Not to mention that wink... that had parts of my body heating unbearably.

I opened my mouth as if I were actually going to tell my best friend—finally—how I felt about him. But I snapped my jaw closed and shook my head to myself.

“Oh yeah, so I’m actually in love with you, Jameson. I know it’s weird since we’ve always just been friends and I never said a damn thing, but I can’t see myself with anyone but you.”

Yeah... I didn’t see that going over very well.

The reality—and not what my fantasy was about—would be me saying that to him and he’d blink a few times, clear his throat, then tell me that… no, we were just friends. Then I’d have successfully put this weird wedge between us, which was the last thing I wanted to do.

I internally grimaced and then sighed in exasperation.

But I was in love with him. That was the absolute truth. I wanted to tell Jameson that I saw him as a hell of a lot more than a best friend, and had for quite some time. I’d actually played it all out in my head so many times, a part of me had convinced myself that maybe—just maybe—things could work out.

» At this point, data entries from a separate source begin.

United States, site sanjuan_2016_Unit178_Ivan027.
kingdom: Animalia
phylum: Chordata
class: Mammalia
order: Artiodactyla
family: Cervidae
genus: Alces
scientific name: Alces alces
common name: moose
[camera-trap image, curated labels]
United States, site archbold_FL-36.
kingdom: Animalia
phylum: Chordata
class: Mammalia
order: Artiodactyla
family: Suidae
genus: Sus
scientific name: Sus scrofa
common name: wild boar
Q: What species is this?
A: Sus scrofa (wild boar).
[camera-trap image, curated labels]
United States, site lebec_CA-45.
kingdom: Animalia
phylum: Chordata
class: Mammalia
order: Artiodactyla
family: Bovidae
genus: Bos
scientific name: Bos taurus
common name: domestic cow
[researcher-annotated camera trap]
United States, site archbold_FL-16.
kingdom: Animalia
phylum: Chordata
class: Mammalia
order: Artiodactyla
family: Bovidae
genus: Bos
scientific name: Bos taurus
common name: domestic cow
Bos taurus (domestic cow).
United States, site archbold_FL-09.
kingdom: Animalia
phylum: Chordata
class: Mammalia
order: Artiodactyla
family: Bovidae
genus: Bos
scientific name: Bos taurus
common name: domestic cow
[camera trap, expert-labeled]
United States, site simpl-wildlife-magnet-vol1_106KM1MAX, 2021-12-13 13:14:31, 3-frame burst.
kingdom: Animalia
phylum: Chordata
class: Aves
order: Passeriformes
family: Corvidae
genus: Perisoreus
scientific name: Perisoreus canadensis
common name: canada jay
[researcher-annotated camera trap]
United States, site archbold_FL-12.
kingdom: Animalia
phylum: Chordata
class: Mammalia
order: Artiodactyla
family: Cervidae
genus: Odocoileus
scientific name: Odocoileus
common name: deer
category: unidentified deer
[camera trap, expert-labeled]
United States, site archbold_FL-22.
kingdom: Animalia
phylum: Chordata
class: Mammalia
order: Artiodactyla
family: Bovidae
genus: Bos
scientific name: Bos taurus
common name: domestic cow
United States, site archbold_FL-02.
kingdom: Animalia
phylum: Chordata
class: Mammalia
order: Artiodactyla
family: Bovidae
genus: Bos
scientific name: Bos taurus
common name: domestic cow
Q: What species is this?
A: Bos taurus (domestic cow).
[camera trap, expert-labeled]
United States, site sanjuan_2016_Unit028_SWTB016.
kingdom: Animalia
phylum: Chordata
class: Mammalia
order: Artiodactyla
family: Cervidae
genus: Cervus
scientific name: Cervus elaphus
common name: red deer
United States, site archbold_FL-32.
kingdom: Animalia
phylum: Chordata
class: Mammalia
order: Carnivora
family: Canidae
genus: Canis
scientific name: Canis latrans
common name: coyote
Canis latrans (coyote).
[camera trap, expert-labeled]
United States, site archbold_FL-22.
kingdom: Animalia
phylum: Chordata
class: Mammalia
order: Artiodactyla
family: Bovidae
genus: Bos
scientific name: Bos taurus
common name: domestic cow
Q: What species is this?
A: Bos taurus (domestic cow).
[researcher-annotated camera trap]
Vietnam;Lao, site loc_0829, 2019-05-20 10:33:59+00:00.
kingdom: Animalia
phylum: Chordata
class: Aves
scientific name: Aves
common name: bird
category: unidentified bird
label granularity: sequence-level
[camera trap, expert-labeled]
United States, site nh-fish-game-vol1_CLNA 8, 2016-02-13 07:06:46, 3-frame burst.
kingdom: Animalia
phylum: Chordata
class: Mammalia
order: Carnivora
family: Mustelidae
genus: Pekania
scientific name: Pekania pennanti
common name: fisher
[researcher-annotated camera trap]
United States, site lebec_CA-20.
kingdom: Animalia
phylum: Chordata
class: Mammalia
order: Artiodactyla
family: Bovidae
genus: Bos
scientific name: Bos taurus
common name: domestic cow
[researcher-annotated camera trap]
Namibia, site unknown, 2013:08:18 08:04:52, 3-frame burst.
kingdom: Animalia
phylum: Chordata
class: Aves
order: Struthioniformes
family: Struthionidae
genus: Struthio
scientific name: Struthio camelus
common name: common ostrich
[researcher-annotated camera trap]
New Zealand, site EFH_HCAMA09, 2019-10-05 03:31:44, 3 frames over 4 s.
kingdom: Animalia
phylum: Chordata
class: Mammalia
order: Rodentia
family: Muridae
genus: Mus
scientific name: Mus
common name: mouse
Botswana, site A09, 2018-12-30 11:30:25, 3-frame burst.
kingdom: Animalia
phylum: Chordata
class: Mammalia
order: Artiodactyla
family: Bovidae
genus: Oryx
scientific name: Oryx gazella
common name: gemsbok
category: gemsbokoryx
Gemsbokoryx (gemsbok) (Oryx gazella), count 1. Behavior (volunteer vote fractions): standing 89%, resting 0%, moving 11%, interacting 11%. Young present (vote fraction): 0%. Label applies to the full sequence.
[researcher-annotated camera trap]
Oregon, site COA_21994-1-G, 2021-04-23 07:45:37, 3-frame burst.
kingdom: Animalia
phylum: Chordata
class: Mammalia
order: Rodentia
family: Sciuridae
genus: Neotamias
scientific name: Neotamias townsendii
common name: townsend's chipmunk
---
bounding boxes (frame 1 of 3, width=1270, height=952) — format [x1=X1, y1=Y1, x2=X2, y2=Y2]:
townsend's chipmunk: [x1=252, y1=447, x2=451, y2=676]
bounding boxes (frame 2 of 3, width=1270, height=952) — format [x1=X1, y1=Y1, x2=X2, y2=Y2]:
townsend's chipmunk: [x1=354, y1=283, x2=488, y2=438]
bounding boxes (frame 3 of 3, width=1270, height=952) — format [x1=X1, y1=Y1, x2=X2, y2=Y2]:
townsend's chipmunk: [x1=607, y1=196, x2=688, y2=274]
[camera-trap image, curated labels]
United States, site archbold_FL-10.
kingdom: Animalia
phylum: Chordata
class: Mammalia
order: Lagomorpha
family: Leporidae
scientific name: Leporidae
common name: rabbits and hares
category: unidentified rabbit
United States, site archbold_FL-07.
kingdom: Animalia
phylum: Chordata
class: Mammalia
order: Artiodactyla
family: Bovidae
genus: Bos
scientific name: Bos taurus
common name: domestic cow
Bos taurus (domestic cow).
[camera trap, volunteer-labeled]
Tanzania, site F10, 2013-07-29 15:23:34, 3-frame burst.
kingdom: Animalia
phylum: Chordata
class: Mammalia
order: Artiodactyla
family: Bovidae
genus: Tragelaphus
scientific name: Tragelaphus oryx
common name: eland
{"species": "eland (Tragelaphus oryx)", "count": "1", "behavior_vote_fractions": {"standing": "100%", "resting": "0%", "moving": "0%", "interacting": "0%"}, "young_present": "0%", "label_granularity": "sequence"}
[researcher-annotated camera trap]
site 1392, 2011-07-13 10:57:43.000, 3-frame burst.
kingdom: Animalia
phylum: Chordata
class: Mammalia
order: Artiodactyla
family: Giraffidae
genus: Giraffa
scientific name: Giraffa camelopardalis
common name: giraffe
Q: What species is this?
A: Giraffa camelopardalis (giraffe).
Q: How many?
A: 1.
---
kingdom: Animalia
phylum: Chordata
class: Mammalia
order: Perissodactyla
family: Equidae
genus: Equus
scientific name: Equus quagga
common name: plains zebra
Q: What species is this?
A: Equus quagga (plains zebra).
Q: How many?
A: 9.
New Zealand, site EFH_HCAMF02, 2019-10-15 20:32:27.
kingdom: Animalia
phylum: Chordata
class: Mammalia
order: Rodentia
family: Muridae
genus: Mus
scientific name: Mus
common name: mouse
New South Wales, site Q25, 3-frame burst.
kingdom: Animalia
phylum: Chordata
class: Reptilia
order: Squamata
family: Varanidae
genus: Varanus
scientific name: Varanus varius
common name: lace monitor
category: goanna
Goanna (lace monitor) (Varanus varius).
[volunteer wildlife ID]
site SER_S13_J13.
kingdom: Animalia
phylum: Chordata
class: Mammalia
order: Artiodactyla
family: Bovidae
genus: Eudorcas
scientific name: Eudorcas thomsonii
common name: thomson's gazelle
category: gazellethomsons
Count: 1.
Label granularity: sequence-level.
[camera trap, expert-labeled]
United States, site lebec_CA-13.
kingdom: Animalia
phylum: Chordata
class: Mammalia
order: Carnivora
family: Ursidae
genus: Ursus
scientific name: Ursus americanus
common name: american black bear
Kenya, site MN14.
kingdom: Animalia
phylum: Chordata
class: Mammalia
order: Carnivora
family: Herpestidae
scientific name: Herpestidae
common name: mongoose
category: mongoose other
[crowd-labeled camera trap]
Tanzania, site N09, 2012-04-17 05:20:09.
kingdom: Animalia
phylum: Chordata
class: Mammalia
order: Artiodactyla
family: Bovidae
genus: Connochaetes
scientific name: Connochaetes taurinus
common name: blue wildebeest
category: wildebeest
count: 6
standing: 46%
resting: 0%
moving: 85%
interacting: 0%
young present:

I’d known Jameson for years and years, both of us going to the same middle school, then high school. We’d gone different directions as far as college went, with him getting into a prestigious one and me heading off to the local community one. But we’d still seen each other, still kept in contact. And I’d never been happier for that in my life.

He was all I had, and he told me the same thing. I knew that was the truth. With his family life shit, his ultra-rich parents cutting him off because he’d refused to go into the family business and wanted to become a doctor. Apparently, that hadn’t been good enough for his folks. But fuck them. They could leave him, but I never was.

My life wasn’t as shitty as that, but I certainly didn’t have some kind of happily ever after story either. My mother had been a single parent, working two jobs while I grew up so I didn’t see much of her. My father was unknown and she refused to give me a name because she said he hadn’t wanted anything to do with her or me. And although I knew my mother loved me, because she was so busy worrying and trying to keep a roof over our heads and food in our bellies, she was… absent, distant, and didn’t have enough time or energy for me.

And it was fine. It was what it was. Life and all that.

Then life, fate, hell, bad luck that seemed to hang around my mother, took her from me in the form of her being somewhere at the wrong place, wrong time, drunk driver hitting her kind of thing.

And I'd been alone, an adult by then, but still now… alone.

If not for Jameson, I truly would have been in a dark, deep hole with no one to help pull me out.

I scolded myself for even going down that depressing road, but sometimes shit just popped in your head and refused to leave. Kind of like having a wound so deep that you forgot about it at times, but then every once in a while it poked its ugly, infected head up and said, “Peekaboo… Miss me, bitch?”

I shook my head at where my thoughts had led, and said “fuck you” right back to them, burying them deep again and focusing on this one moment in time.

Jameson was leaving for a year. A. Year. Tonight was about celebrating, and then I’d count down those twelve months until he returned… until I felt whole once more.

Jameson looked over at me with a furrowed brow, as if I’d spoken all that out loud, or maybe he just knew me well enough he sensed it.

The present. Stay in the present.

I cleared my throat and looked at the alcohol bottles again. He came over with the shot glasses and started mumbling to himself what to make. I trusted him to either mix us some drinks, or decide what nastiness I’d be consuming. He’d tended bar for a couple years while he went to school. I, on the other hand, had worked at the local diner. So unless he wanted Shirley’s secret apple dumpling recipe, I was no help with this.